Category Archives: Sangha building

Image
After meditation, I shared with my husband that I tried the “counting 10 breaths” method during my meditation and kept wandering away with distracting thoughts. He said, “Let’s try it together” and we did. After only a few minutes we opened our eyes, smiled at one another and grinned that we had “done it”! We taught this basic method of concentrating on one’s breath in meditation at our Day of Mindfulness Sunday. Somehow practicing with a sangha, even with our small home sangha is more powerful than any form of mindfulness I can usually practice alone. Of course, the notion that I am ever truly alone seems more an illusion to me today than it did decades ago when I began mindfulness meditation. We are never really alone because all our teachers, our family ancestors, our friends and loved ones are with us and in us when we practice and our efforts at mindfulness nourish everyone on our path.

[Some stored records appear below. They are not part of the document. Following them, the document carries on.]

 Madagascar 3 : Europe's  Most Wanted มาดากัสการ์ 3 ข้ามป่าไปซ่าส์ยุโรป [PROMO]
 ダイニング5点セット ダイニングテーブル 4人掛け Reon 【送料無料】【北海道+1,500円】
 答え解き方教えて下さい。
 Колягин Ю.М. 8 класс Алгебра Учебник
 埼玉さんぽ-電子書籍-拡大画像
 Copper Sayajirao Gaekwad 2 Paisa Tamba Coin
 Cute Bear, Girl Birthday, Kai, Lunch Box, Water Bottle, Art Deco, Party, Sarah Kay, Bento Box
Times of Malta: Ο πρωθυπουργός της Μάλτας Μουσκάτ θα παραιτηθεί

My husband and I have been leading days of mindfulness for many years, first in the Washington Mindfulness Community and now days that are also open also to people curious about meditation.  We model these days of mindfulness on ones we have enjoyed with Anh Huong and Thu Nguyen at the Mindfulness Practice Center of Fairfax and on retreats with her uncle Thich Nhat Hanh. We gather at Blueberry Gardens in Ashton, MD, set up the lovely octagon space with chairs and cushions, soft music and flowers. As people arrive, we greet them and help them settle into a comfortable spot for guided meditation and deep relaxation. We present a variety of mindful practices – Qi Gong, indoor and outdoor walking meditation, mindful eating, deep listening and mindful sharing – so that individuals new to meditation can choose what works best for them in their daily lives. We stress that “you can’t meditate wrong,” that the effort to stop our busy lives, slow down, focus on our breathing and to take each step, speak each word or practice silence in mindfulness brings immediate joy and peace to our lives.

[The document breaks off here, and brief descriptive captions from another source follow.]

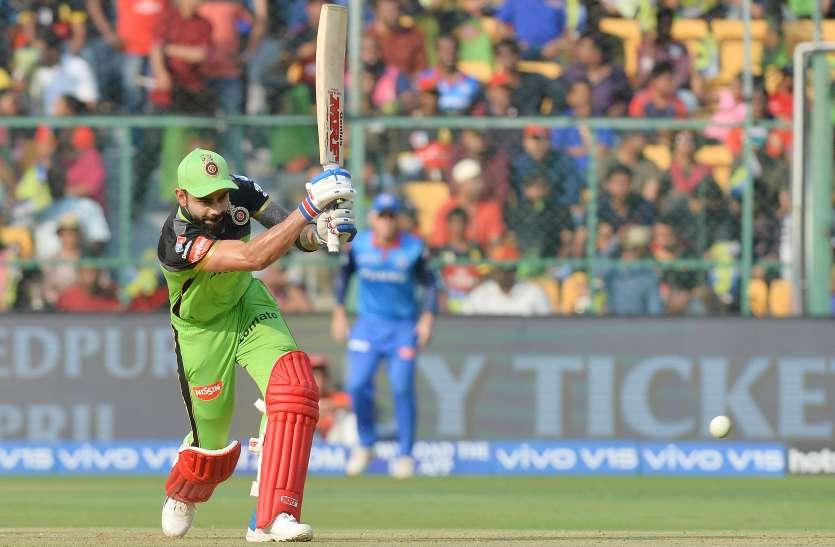 आईपीएल- लगातार तीसरी जीत के इरादे से उतरेगी आरसीबी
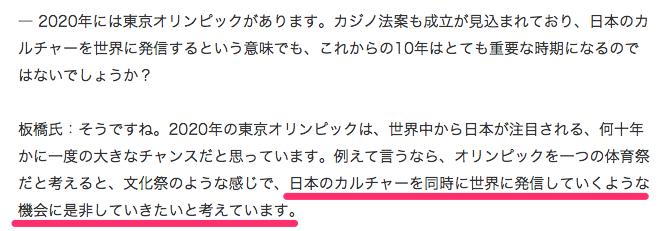 """鈴木おさむ氏、""""ネオギャル""""に感じた日本の可能性 経産省とタッグで見据える未来 モデルプレスインタビュー_(モデルプレス)_-_Yahoo_ニュース"""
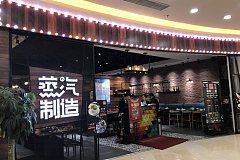 蒸汽制造 汇智国际商业中心店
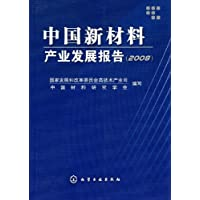 http://ec4.images-amazon.com/images/I/51Y4p7Y0k7L._AA200_.jpg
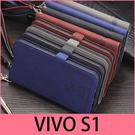 【萌萌噠】VIVO S1 (6.38吋)  可愛招財貓 幸運狗狗復古皮套 磁扣 插卡 支架 側翻皮套 手機套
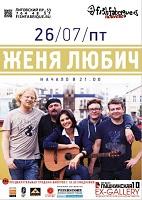 Концерт Жени Любич в клубе Fish Fabrique Nouvelle (СПб)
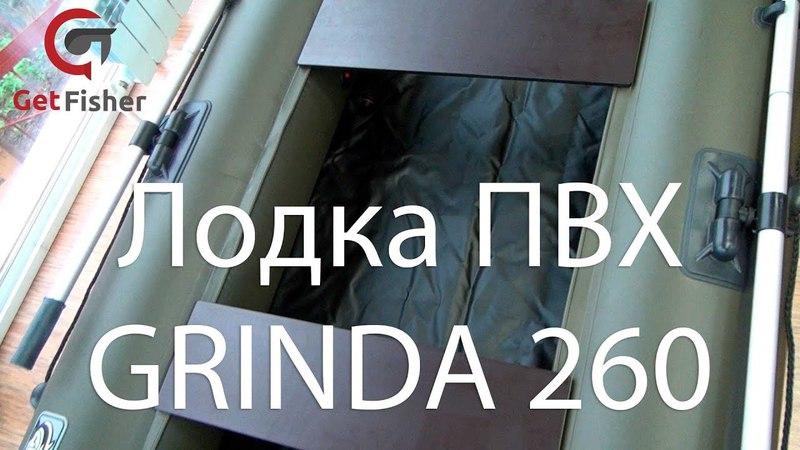 Обзор лодки ПВХ Grinda 260 (Гринда 260)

Of course, we are not always physically present with others who are intentionally practicing mindfulness, so we need many “bells” that help us “wake up” and be present to our own bodies, feelings, thoughts and actions. We share some of the bells that work for us – a phone ringing, birds singing in spring, flowers that beckon us to stop and smell them, red lights that urge us to stop and breathe rather than look at cell phones. At each of these bells, we try to remember to stop and take three mindful breaths, to recall the peaceful day that we had Sunday with our brothers and sisters, to practice with them at a distance.

But when we can be together regularly to sit and breathe together, to practice mindful walking, to share our suffering and our joy in a community of practice, what a pleasure! Sangha-building begins to become a necessity for those of us who hunger for peace, harmony, support and joy in the present moment. Like hugging, sangha building benefits us as much as those who come for the first time. As Anh Huong says, “When I take care of a brother or sister in the Sangha, I take care of myself.” (The Mindfulness Bell, 2014)

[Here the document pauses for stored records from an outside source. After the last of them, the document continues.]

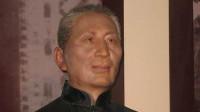 中国最大的一个地主家族-2个省主席,10个军师长,旅长团长无数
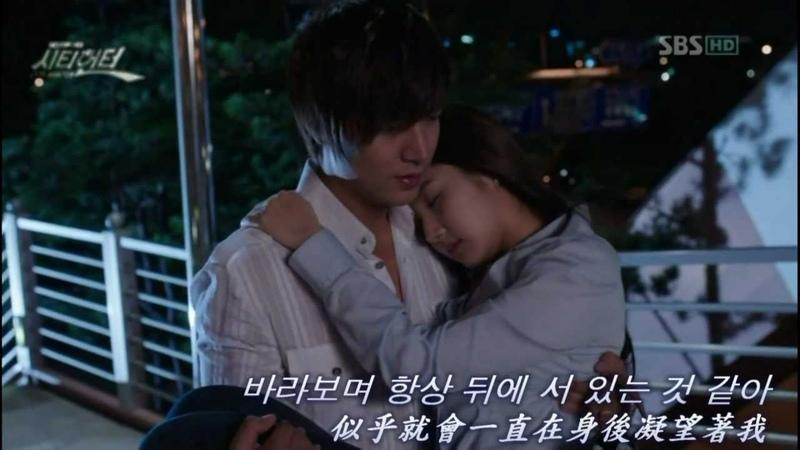 HD繁中 城市獵人 OST 2 4 Suddenly 金寶京김보경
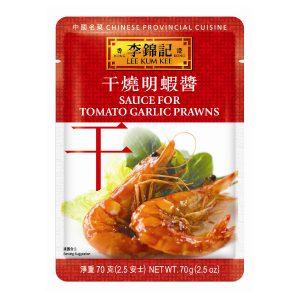 Lee Kum Kee Saus voor tomaten knoflook garnalen (李錦記干燒明蝦醬)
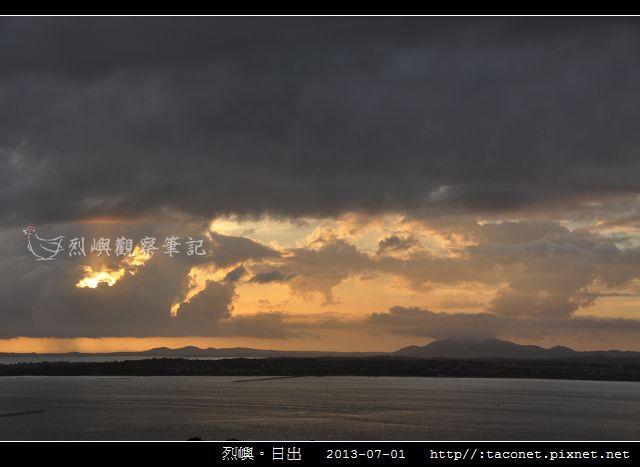 烈嶼。日出_05.jpg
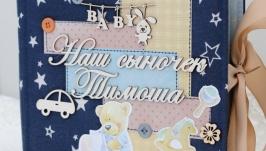 Альбом ручной работы для новорожденного мальчика на 1 годик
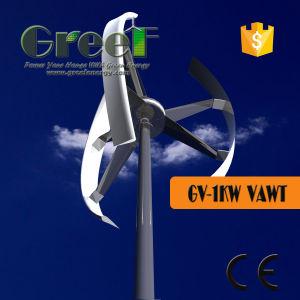 ホームのための高性能1kwの縦の軸線の風力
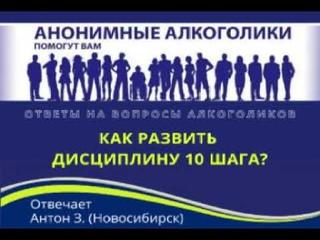 Как развить дисциплину 10 шага? На вопрос отвечает Антон З.(Новосибирск)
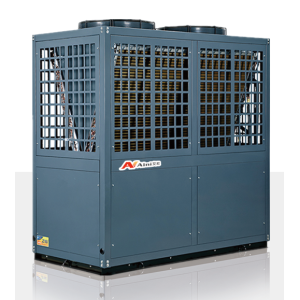Air source heat pump heating and refrigeration unit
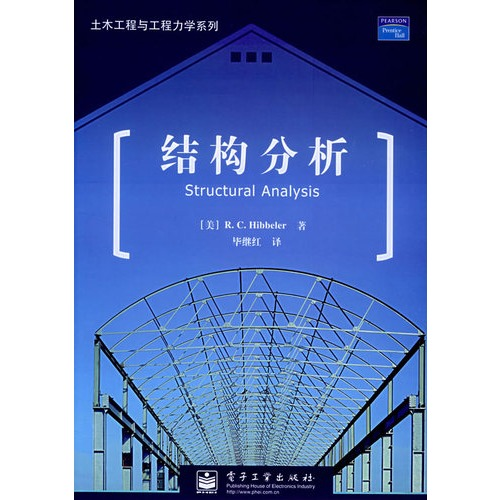 结构分析——土木工程与工程力学系列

So, we create community, sometimes in these occasional gatherings, which might include members of meditation groups that meet daily or weekly and also people from other groups in our lives – recovery groups, Qi Gong classes, family members, friends. Some sangha members have created meditation or stress-reduction clubs at work or school, meeting with friends who want to learn mindfulness practices, give and receive support and be “bells” for one another in their regular work/study days.

You can do this too! It is not necessary to become a dharma teacher to gather friends who wish to practice mindfulness. Some of my 15 year old students formed wonderful groups of fellow students who shared their meditation practices with one another, watched tapes, listened to guided meditations, took blankets out on the grass at the back of their large public high school to do deep relaxation in the sunlight, practiced walking meditation back to class.

We are so fortunate, however, in the DC/MD/VA area, to have four “fingers of one hand,” sanghas practicing in the tradition of Thich Nhat Hanh meeting almost every day of the week, including days of mindfulness on Sat/Sun and retreats throughout the year.

If you are interested in relaxing, bringing mind and body together in the same place at the same time, slowing down a busy life, looking deeply at suffering, gaining support of brothers and sisters who have also suffered and found that all the conditions for happiness are present right here, right now, in this moment, build a sangha to support you!